Bengalis, of course, would likely scoff at the duchess’ appetite for dainty edibles to bridge the gap between a light lunch and substantial supper. After all, Bengali snacktime (famously known as jol khabar), although frequently served on a low centre table, is always high on calories and contentment — deep fried mutton chops and fish cutlets, samosas and kachoris, luchi or porota with aloo bhaja, all washed down with spiced milk tea that never aids digestion. In the years that followed that tea spread in London, I made it my business to sample every scone and tea cake I was able to spot. I began to wonder how much of our gastronomic predilections are informed by our thoughts on food and the imagined flavours of it, as opposed to the real flavours of what we’re eating. Scones with clotted cream, and currant cakes with tea have, in fact, found a place in my childish imagination in a way the widely available keema-stuffed Mughlai paratha or eggy kabiraji cutlet have not; fried snacks from the Bengali repertoire were widely available with every doting aunt we visited.
With the written word bringing to life a mysterious existence in distant lands, even “loaves of white and brown bread” to be smeared with butter and jam seemed somehow more scrumptious than the jam sandwiches in my tiffin box. I have a friend who simply does not understand the joys of bread. It’s possible that he remained impervious to the charms of Blyton’s world and sniggered at the idea of boiled eggs and lemonade emerging from a picnic basket when he was demolishing batter-fried vegetables (brinjal, onion, potato etc) accompanied with a variety of crisp, fat chops. Yet, the sight of a scone will fill me with childish longing, to be followed quickly by a stab of disappointment at the real texture (dry) and taste (bland) of it. Even though the flavour of thick cream and wobbly jam are wholly enjoyable, I can’t help but think that the seven-year-old me feels a tad let down.

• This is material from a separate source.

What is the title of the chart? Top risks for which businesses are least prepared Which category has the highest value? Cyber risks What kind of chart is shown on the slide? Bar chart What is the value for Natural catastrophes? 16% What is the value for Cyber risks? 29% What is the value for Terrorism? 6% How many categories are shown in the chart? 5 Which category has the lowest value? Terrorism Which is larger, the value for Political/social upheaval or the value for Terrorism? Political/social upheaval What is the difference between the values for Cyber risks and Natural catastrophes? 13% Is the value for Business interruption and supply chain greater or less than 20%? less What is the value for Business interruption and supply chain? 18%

Cakes at least are rarely disappointing. A fresh-out-of-the-oven cake, peppered with or flavoured by fruit, is usually a thing of joy. Which makes me wonder if the best high tea spread isn’t one which begins with finely-cut sandwiches and then segues into the fried snacks with all the spicy stuffing we do so well in India, only to end with an array of cakes and pastries. It seems the folks at Taj Falaknuma Palace in Hyderabad had the same idea. They roll out their hybrid tea spread, pitting the Nizams against the Viceroys with sandwiches and kebabs. The flavourful dahi vada is one of the highlights of their tiered tea trays while the paan-and-gulkand sandwich comes as a wonderful surprise, managing to upstage both the roast chicken as well as the feta cheese options. The choice of bite-sized dessert outdoes the spread at The Ritz London. And yes, there were scones.

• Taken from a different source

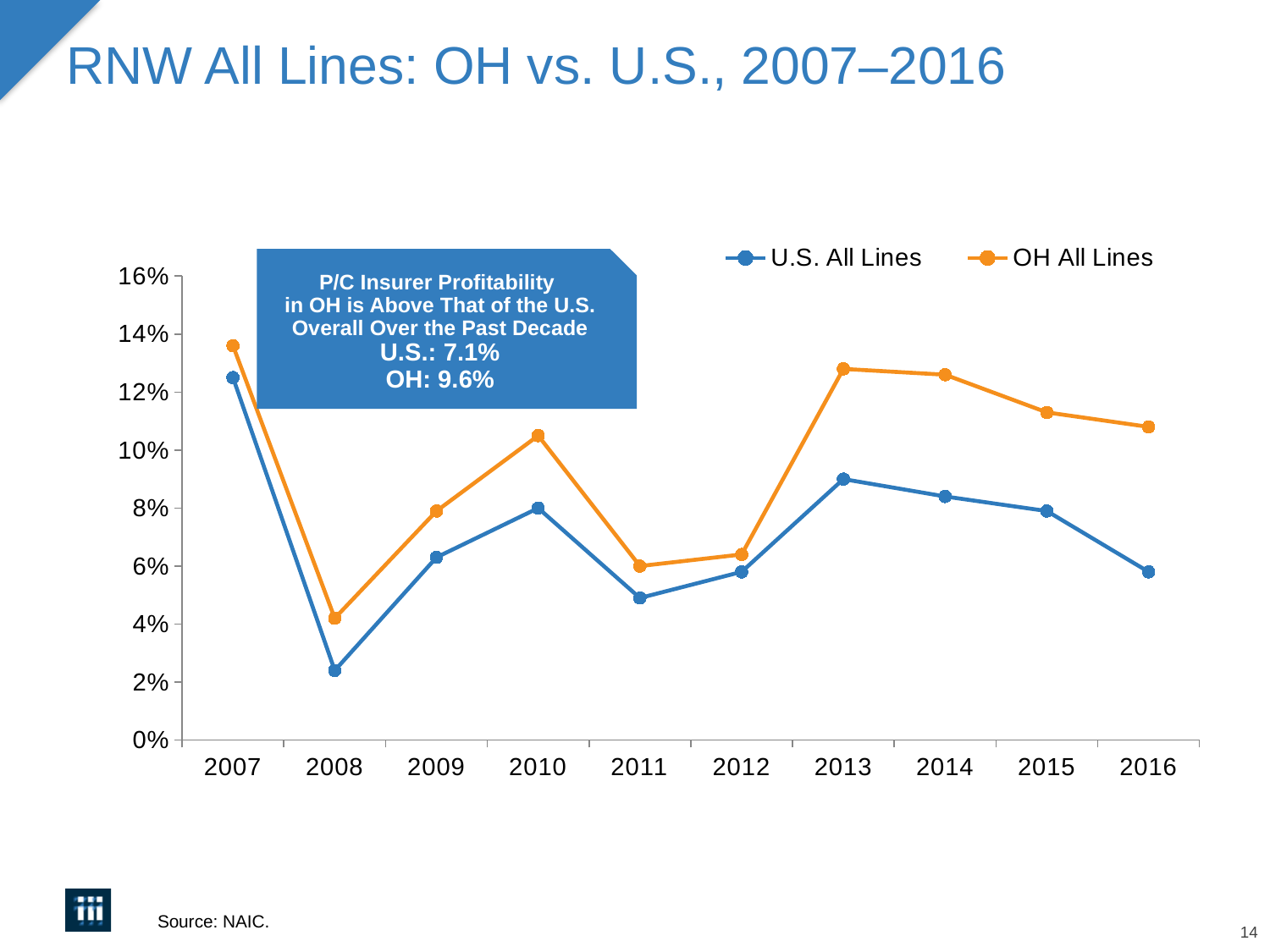
In which year is the U.S. All Lines value lowest? 2008 In which year is the OH All Lines value highest? 2007 What kind of chart is shown on the slide? line chart In which year is the OH All Lines value lowest? 2008 Is the U.S. All Lines value for 2016 greater or less than 8%? less Do the U.S. All Lines values rise or fall from 2013 to 2016? fall Is the OH All Lines value for 2013 greater or less than 12%? greater How many series does the legend list? 2 Which series has the larger value in 2014, U.S. All Lines or OH All Lines? OH All Lines Is the OH All Lines value for 2008 greater or less than 6%? less How many years are plotted along the x axis? 10 In which year is the U.S. All Lines value highest? 2007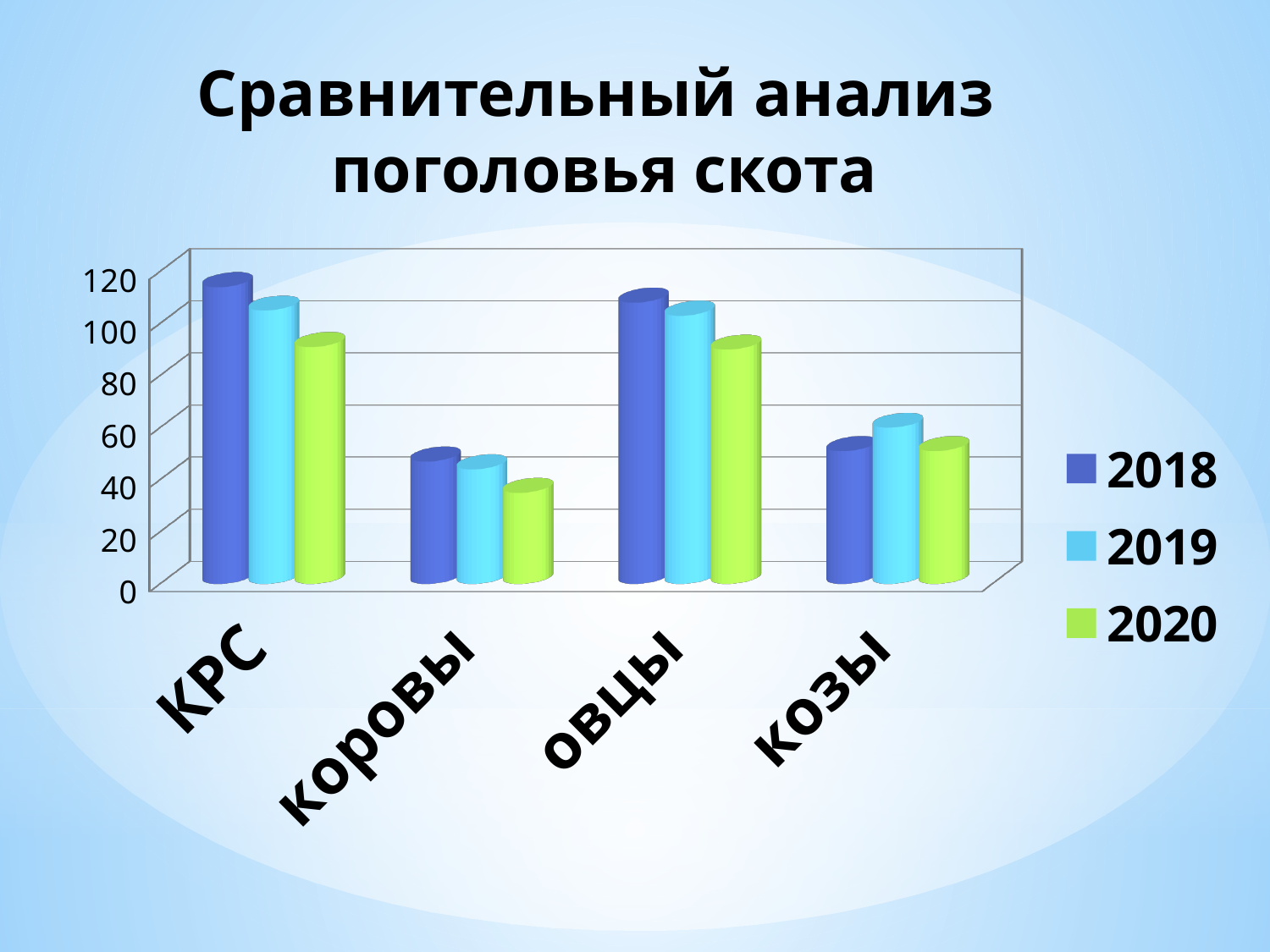
What is the title of the chart? Сравнительный анализ поголовья скота Which years are listed in the legend? 2018, 2019, 2020 Do the values for КРС rise or fall from 2018 to 2020? fall Is the value for козы in 2019 greater or less than 80? less How many series does the legend list? 3 Is the value for овцы in 2019 greater or less than 80? greater Is the value for КРС in 2018 greater or less than 100? greater Which is larger for 2018: the value for КРС or the value for коровы? КРС What kind of chart is shown on the slide? bar chart Which category has the lowest value for 2019? коровы How many categories are shown on the x axis of the chart? 4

This brings me to the point that, no matter where you’re channelling the spirit of Duchess Anna, you’ll always encounter the question: which to slather on a scone first, cream or jam. I always have a whole scone with oozing clotted cream and then another scone oozing with jam. It’s the only way to satisfy that seven-year-old eyeing the high tea spread laid out for the children of Cherry Tree Farm.